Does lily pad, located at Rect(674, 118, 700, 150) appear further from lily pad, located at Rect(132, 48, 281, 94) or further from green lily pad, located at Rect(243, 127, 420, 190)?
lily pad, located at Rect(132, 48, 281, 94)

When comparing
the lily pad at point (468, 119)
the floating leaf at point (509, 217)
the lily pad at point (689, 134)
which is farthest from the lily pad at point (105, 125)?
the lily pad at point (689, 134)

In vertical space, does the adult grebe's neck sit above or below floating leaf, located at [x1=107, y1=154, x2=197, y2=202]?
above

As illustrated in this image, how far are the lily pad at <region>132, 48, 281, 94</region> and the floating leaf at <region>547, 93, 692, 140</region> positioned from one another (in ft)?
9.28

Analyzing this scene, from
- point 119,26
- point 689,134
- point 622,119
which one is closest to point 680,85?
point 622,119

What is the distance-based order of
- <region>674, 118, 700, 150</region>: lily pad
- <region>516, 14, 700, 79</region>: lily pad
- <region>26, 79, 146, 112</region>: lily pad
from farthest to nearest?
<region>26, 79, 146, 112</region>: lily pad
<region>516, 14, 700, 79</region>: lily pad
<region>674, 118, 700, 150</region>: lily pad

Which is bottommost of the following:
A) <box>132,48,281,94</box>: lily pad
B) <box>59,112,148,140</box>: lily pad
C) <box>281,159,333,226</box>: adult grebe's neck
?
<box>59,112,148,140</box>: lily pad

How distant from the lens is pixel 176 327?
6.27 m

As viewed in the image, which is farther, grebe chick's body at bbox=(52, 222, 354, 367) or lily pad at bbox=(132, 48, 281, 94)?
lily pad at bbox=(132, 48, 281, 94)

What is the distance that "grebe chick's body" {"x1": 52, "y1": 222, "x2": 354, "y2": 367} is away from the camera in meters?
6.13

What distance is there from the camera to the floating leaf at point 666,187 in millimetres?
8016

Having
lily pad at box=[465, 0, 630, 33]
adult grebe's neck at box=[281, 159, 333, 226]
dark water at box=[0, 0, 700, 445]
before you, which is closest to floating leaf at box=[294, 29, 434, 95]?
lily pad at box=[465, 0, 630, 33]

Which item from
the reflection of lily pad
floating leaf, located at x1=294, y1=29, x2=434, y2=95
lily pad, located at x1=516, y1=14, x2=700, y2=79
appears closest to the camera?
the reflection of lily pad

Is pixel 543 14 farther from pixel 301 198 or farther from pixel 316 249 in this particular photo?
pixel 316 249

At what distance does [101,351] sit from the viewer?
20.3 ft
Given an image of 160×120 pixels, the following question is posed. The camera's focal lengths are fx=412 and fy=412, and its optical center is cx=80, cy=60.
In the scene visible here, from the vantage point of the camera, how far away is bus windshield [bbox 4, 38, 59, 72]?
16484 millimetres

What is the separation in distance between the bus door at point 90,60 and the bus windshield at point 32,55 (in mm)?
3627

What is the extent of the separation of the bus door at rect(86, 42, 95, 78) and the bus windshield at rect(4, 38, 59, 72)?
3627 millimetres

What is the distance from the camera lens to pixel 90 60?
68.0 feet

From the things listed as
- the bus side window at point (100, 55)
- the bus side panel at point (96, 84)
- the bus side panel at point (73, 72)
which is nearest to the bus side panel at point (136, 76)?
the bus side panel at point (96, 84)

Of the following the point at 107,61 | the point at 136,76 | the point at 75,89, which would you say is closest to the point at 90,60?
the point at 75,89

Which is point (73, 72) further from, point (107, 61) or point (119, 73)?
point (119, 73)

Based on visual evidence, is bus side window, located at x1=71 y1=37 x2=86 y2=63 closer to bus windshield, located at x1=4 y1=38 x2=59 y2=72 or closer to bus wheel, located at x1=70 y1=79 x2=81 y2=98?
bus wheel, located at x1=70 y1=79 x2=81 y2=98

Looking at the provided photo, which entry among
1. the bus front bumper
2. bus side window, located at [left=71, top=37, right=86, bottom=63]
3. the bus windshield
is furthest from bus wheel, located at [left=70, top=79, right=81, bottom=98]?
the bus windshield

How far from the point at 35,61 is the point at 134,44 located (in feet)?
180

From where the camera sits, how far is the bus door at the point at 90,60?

*The request*. Return all of the above records exactly, leaving no line out.

*Solution for this problem*.
Does lily pad, located at Rect(674, 118, 700, 150) appear further from lily pad, located at Rect(132, 48, 281, 94) or further from green lily pad, located at Rect(243, 127, 420, 190)?
lily pad, located at Rect(132, 48, 281, 94)

When comparing
the lily pad at point (468, 119)
the floating leaf at point (509, 217)
the lily pad at point (689, 134)
which is farthest from the lily pad at point (105, 125)?
the lily pad at point (689, 134)

In vertical space, does the adult grebe's neck sit above or below floating leaf, located at [x1=107, y1=154, x2=197, y2=202]?
above

As illustrated in this image, how far are the lily pad at <region>132, 48, 281, 94</region> and the floating leaf at <region>547, 93, 692, 140</region> positioned from one another (in ft)?
9.28

Analyzing this scene, from
- point 119,26
- point 689,134
- point 622,119
which one is closest to point 680,85?
point 622,119

What is the distance-based order of
- <region>674, 118, 700, 150</region>: lily pad
- <region>516, 14, 700, 79</region>: lily pad
- <region>26, 79, 146, 112</region>: lily pad
from farthest to nearest?
<region>26, 79, 146, 112</region>: lily pad
<region>516, 14, 700, 79</region>: lily pad
<region>674, 118, 700, 150</region>: lily pad

Which is bottommost of the following:
A) <box>132,48,281,94</box>: lily pad
B) <box>59,112,148,140</box>: lily pad
C) <box>281,159,333,226</box>: adult grebe's neck
?
<box>59,112,148,140</box>: lily pad

How distant from the lens is pixel 176 327?
6.27 m

As viewed in the image, which is farther, grebe chick's body at bbox=(52, 222, 354, 367) or lily pad at bbox=(132, 48, 281, 94)?
lily pad at bbox=(132, 48, 281, 94)

What is the distance that "grebe chick's body" {"x1": 52, "y1": 222, "x2": 354, "y2": 367} is away from the camera in meters?
6.13

What distance is there from the camera to the floating leaf at point 666,187 in millimetres?
8016

Having
lily pad at box=[465, 0, 630, 33]
adult grebe's neck at box=[281, 159, 333, 226]
dark water at box=[0, 0, 700, 445]
before you, which is closest to floating leaf at box=[294, 29, 434, 95]?
lily pad at box=[465, 0, 630, 33]

Which item from
the reflection of lily pad
floating leaf, located at x1=294, y1=29, x2=434, y2=95
lily pad, located at x1=516, y1=14, x2=700, y2=79
appears closest to the camera?
the reflection of lily pad

Is pixel 543 14 farther from pixel 301 198 or farther from pixel 316 249 in this particular photo?
pixel 316 249

At what distance does [101,351] sit from the viewer?
20.3 ft
Given an image of 160×120 pixels, the following question is posed. The camera's focal lengths are fx=412 and fy=412, and its optical center is cx=80, cy=60.
In the scene visible here, from the vantage point of the camera, how far away is bus windshield [bbox 4, 38, 59, 72]?
16484 millimetres

What is the separation in distance between the bus door at point 90,60 and the bus windshield at point 32,55 (in mm)?
3627

What is the extent of the separation of the bus door at rect(86, 42, 95, 78) and the bus windshield at rect(4, 38, 59, 72)?
3627 millimetres

What is the distance from the camera lens to pixel 90 60?
68.0 feet

From the things listed as
- the bus side window at point (100, 55)
- the bus side panel at point (96, 84)
- the bus side panel at point (73, 72)
which is nearest to the bus side panel at point (136, 76)?
the bus side panel at point (96, 84)

Of the following the point at 107,61 | the point at 136,76 | the point at 75,89, which would you say is closest to the point at 90,60?
the point at 75,89

Which is point (73, 72) further from, point (107, 61) or point (119, 73)?
point (119, 73)

Based on visual evidence, is bus side window, located at x1=71 y1=37 x2=86 y2=63 closer to bus windshield, located at x1=4 y1=38 x2=59 y2=72 or closer to bus wheel, located at x1=70 y1=79 x2=81 y2=98?
bus wheel, located at x1=70 y1=79 x2=81 y2=98

Looking at the provided photo, which entry among
1. the bus front bumper
2. bus side window, located at [left=71, top=37, right=86, bottom=63]
3. the bus windshield
is furthest from bus wheel, located at [left=70, top=79, right=81, bottom=98]?
the bus windshield

How far from the point at 35,61 is the point at 134,44 located (in feet)?
180

From where the camera sits, how far is the bus door at the point at 90,60?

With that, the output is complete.